EXERCISE GOAL: Update the lines below by changing every "ceiling fan blade" to "fan blade" and keeping everything else the same. Don't include the pictures in your answer.

>> BEGIN MATERIALS PROVIDED

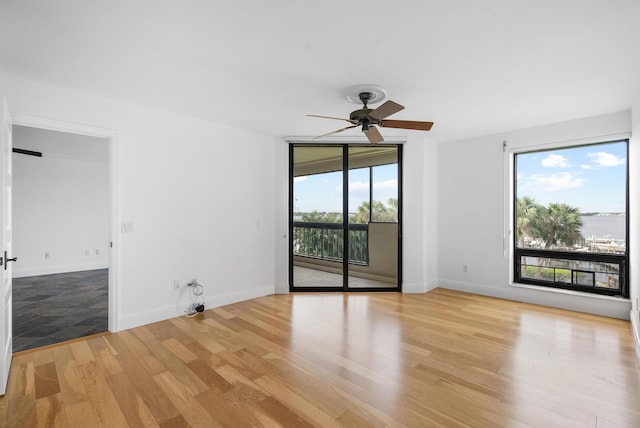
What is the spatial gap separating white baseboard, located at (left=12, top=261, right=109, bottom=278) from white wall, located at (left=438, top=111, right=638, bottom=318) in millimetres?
7243

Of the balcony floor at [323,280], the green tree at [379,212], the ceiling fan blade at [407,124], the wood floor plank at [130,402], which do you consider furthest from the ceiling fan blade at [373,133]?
the wood floor plank at [130,402]

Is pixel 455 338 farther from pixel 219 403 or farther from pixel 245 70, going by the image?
pixel 245 70

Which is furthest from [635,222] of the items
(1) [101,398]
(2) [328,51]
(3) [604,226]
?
(1) [101,398]

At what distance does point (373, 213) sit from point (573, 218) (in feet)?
8.82

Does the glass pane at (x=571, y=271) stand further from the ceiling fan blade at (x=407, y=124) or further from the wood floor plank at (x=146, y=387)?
the wood floor plank at (x=146, y=387)

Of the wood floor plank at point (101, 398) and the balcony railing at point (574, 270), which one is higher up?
the balcony railing at point (574, 270)

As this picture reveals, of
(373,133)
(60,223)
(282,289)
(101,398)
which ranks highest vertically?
(373,133)

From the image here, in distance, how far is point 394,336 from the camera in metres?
3.24

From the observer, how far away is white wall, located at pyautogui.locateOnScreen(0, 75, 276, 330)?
131 inches

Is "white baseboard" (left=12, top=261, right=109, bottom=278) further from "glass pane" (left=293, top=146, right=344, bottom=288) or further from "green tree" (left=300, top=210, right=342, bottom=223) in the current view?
"green tree" (left=300, top=210, right=342, bottom=223)

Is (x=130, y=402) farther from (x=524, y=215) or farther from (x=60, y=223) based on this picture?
(x=60, y=223)

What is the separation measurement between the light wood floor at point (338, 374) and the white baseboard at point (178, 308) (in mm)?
120

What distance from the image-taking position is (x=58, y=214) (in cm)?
658

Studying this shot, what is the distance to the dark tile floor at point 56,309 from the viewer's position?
3.25 metres
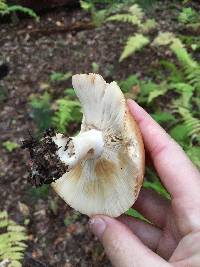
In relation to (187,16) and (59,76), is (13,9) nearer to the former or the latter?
(59,76)

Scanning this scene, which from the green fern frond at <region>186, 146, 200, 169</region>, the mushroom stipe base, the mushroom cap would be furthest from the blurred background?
the mushroom stipe base

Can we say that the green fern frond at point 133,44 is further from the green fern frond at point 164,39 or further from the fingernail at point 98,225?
the fingernail at point 98,225

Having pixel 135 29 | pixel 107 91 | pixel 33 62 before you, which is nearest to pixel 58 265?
pixel 107 91

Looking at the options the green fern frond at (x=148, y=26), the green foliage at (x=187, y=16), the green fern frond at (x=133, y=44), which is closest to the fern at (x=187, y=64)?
the green fern frond at (x=133, y=44)

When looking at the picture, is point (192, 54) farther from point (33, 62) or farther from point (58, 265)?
point (58, 265)

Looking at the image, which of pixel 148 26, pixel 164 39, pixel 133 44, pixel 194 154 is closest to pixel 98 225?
pixel 194 154

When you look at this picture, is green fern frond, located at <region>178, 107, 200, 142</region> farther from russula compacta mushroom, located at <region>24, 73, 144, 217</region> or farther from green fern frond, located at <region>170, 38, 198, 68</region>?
russula compacta mushroom, located at <region>24, 73, 144, 217</region>
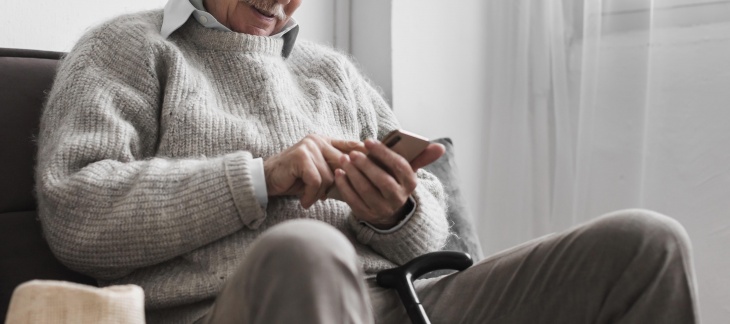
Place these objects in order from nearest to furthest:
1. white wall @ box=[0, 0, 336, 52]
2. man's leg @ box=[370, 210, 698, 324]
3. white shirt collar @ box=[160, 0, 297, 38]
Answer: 1. man's leg @ box=[370, 210, 698, 324]
2. white shirt collar @ box=[160, 0, 297, 38]
3. white wall @ box=[0, 0, 336, 52]

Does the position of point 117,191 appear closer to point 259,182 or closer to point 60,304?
point 259,182

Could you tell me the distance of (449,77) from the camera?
7.42 feet

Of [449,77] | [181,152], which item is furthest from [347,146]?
[449,77]

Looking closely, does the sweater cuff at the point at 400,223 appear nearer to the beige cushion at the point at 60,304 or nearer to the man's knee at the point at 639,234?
the man's knee at the point at 639,234

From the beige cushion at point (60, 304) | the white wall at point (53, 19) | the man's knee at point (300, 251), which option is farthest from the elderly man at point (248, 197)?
the white wall at point (53, 19)

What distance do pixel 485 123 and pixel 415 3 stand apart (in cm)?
36

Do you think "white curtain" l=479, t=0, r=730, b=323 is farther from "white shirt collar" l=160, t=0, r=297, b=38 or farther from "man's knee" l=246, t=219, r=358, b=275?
"man's knee" l=246, t=219, r=358, b=275

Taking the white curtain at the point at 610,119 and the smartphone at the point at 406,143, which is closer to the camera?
the smartphone at the point at 406,143

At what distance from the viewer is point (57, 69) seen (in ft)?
4.53

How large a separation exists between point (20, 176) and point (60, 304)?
56cm

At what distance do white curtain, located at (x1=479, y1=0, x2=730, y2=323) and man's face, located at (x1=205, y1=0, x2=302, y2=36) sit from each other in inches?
32.1

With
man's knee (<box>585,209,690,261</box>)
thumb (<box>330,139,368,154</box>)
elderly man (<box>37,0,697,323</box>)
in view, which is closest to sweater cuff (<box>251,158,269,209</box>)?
elderly man (<box>37,0,697,323</box>)

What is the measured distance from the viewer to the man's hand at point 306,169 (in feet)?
3.75

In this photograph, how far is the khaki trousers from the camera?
751 millimetres
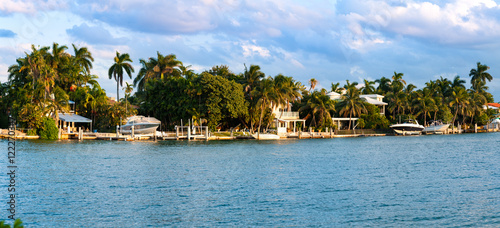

>> END MATERIALS PROVIDED

EXPECTED OUTPUT:
What is the spatial gap separating white baseboard, located at (left=12, top=261, right=109, bottom=278) from white wall, located at (left=438, top=111, right=638, bottom=318) in millimetres?
7243

Of the balcony floor at [323,280], the green tree at [379,212], the fan blade at [407,124], the wood floor plank at [130,402], which do you consider furthest from the fan blade at [373,133]?
the wood floor plank at [130,402]

Is pixel 455 338 farther from pixel 219 403 or farther from pixel 245 70, going by the image?
pixel 245 70

Which is furthest from [635,222] of the items
(1) [101,398]
(2) [328,51]
(3) [604,226]
?
(1) [101,398]

At what distance does point (373, 213) sit from point (573, 218) (in feet)?
8.82

Does the glass pane at (x=571, y=271) stand further from the fan blade at (x=407, y=124) or further from the wood floor plank at (x=146, y=387)?
the wood floor plank at (x=146, y=387)

Of the wood floor plank at point (101, 398) and the balcony railing at point (574, 270), which one is higher up?
the balcony railing at point (574, 270)

As this picture reveals, of
(373,133)
(60,223)
(282,289)
(101,398)
which ranks highest vertically?
(373,133)

From the image here, in distance, how far is point 394,336 from the camera in metres?
3.24

From the observer, how far away is white wall, located at pyautogui.locateOnScreen(0, 75, 276, 330)?
131 inches

Is "white baseboard" (left=12, top=261, right=109, bottom=278) further from "glass pane" (left=293, top=146, right=344, bottom=288) or further from "green tree" (left=300, top=210, right=342, bottom=223) in the current view?
"green tree" (left=300, top=210, right=342, bottom=223)

Is (x=130, y=402) farther from (x=524, y=215) or farther from (x=60, y=223) based on this picture?
(x=60, y=223)

What is the separation measurement between the light wood floor at point (338, 374) and the white baseboard at point (178, 308) (in mm)?
120

What distance from the image-taking position is (x=58, y=214) (in cm)?
658

Studying this shot, what is the distance to the dark tile floor at point 56,309 from the viewer's position?
3.25 metres
In relation to (187,16) and (59,76), is (13,9) nearer to the former or the latter?
(59,76)

Scanning this scene, which from the green fern frond at <region>186, 146, 200, 169</region>, the mushroom stipe base, the mushroom cap would be furthest from the blurred background?
the mushroom stipe base

Can we say that the green fern frond at point 133,44 is further from the green fern frond at point 164,39 or further from the fingernail at point 98,225?
the fingernail at point 98,225

Having pixel 135 29 | pixel 107 91 | pixel 33 62 before you, which is nearest to pixel 58 265?
pixel 107 91

Looking at the options the green fern frond at (x=148, y=26), the green foliage at (x=187, y=16), the green fern frond at (x=133, y=44), which is closest to the fern at (x=187, y=64)?
the green fern frond at (x=133, y=44)

When looking at the picture, is point (192, 54) farther from point (33, 62) or farther from point (58, 265)?
point (58, 265)

Looking at the image, which of pixel 148 26, pixel 164 39, pixel 133 44, pixel 194 154 is closest to pixel 98 225?
pixel 194 154

When you look at this picture, is green fern frond, located at <region>178, 107, 200, 142</region> farther from russula compacta mushroom, located at <region>24, 73, 144, 217</region> or farther from green fern frond, located at <region>170, 38, 198, 68</region>?
russula compacta mushroom, located at <region>24, 73, 144, 217</region>
Place these objects in order from nearest to furthest:
1. white wall @ box=[0, 0, 336, 52]
2. man's leg @ box=[370, 210, 698, 324]
3. white shirt collar @ box=[160, 0, 297, 38]
Answer: 1. man's leg @ box=[370, 210, 698, 324]
2. white shirt collar @ box=[160, 0, 297, 38]
3. white wall @ box=[0, 0, 336, 52]

Does the position of point 117,191 appear closer to point 259,182 or closer to point 60,304?
point 259,182

Could you tell me the distance of (449,77) from the camera?
7.42 feet

Of [449,77] | [181,152], which item is furthest from [347,146]?
[449,77]

Looking closely, does the sweater cuff at the point at 400,223 appear nearer to the beige cushion at the point at 60,304 or nearer to the man's knee at the point at 639,234?
the man's knee at the point at 639,234

From the beige cushion at point (60, 304) | the white wall at point (53, 19) | the man's knee at point (300, 251), which option is farthest from the elderly man at point (248, 197)?
the white wall at point (53, 19)

What distance do pixel 485 123 and pixel 415 3 stand apart (in cm)?
36

Do you think "white curtain" l=479, t=0, r=730, b=323 is farther from "white shirt collar" l=160, t=0, r=297, b=38 or farther from "man's knee" l=246, t=219, r=358, b=275?
"man's knee" l=246, t=219, r=358, b=275

Taking the white curtain at the point at 610,119 and the smartphone at the point at 406,143, which is closer to the camera?
the smartphone at the point at 406,143

At what distance from the viewer is point (57, 69) seen (in ft)?
4.53

How large a separation exists between point (20, 176) and point (60, 304)?
56cm

At what distance do white curtain, located at (x1=479, y1=0, x2=730, y2=323) and man's face, located at (x1=205, y1=0, x2=302, y2=36) sit from each other in inches?
32.1

With
man's knee (<box>585,209,690,261</box>)
thumb (<box>330,139,368,154</box>)
elderly man (<box>37,0,697,323</box>)
in view, which is closest to sweater cuff (<box>251,158,269,209</box>)?
elderly man (<box>37,0,697,323</box>)

What is the measured distance from the viewer to the man's hand at point 306,169 (in feet)?
3.75

In this photograph, how far is the khaki trousers from the camera?
751 millimetres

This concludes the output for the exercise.